It’s funny how music can whisk you back to a particular place and time, unlike anything else. I remember it as if it were yesterday. It was a humid, early spring night. My brother had come to complete the night’s bedside vigil so that I could get a few hour’s rest.

The roadways were almost empty as I drove home, weary and emotionally worn. I turned on the radio and heard those haunting words. Even though I had listened to the song many times before, on that night, the lyrics took on new meaning, knowing that Dad’s long life was drawing to a close. I couldn’t help but ponder what a powerful influence his life had been on so many people, especially his family.

Now on New Years’ Day 2010, the same words swirled through the car once again. “I want to leave a legacy. How will they remember me? Did I choose to love? Did I point to You enough to make a mark on things? I want to leave a legacy.”

As the tears fell, I realized they were not tears of deep sadness or grief. My Dad had lived an amazingly full 89 years. I was crying because I wished my grandson could have known him. Suddenly I was reminded that the passing of my father’s legacy is up to us—the rest of the family.

- [PARTS OF THE EXERCISE]
1. Rewrite the reflection on a father's legacy between "As the tears" and "of the family.", inclusive, swapping "grandson" for "granddaughter".
2. Write the next part of the reflection on a father's legacy, picking up after its final sentence.
The items that come next are not needed for any of this work.

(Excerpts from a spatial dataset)
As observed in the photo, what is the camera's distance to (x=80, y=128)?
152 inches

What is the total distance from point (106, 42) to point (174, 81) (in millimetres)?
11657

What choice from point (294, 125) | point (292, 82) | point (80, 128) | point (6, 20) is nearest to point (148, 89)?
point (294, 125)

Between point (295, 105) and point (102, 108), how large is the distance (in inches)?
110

- [OUTPUTS IN ORDER]
1.
As the tears fell, I realized they were not tears of deep sadness or grief. My Dad had lived an amazingly full 89 years. I was crying because I wished my granddaughter could have known him. Suddenly I was reminded that the passing of my father’s legacy is up to us—the rest of the family.

2.
It is up to us to see that my grandson learns the stories of his great-grandfather. Of how he loved to sing the repeating bass line in favorite hymns. Of how he and my Mother sat on a pew with a funny knot hole, and how they drove for Meals on Wheels and visited lonely people in nursing homes.

I want to make sure my grandson knows all the funny stories about family vacations, campfires and fishing, and about how my father handcrafted the walking stick he plays with from wood he’d gathered on a two-month trip to Alaska. I want him to understand the significance of the name he carries and the faithfulness of his great-grandfather.

Most of all, I want my little guy to know that his great-grandfather certainly chose to love, abundantly and selflessly. And that the rest of us will strive to continue his legacy.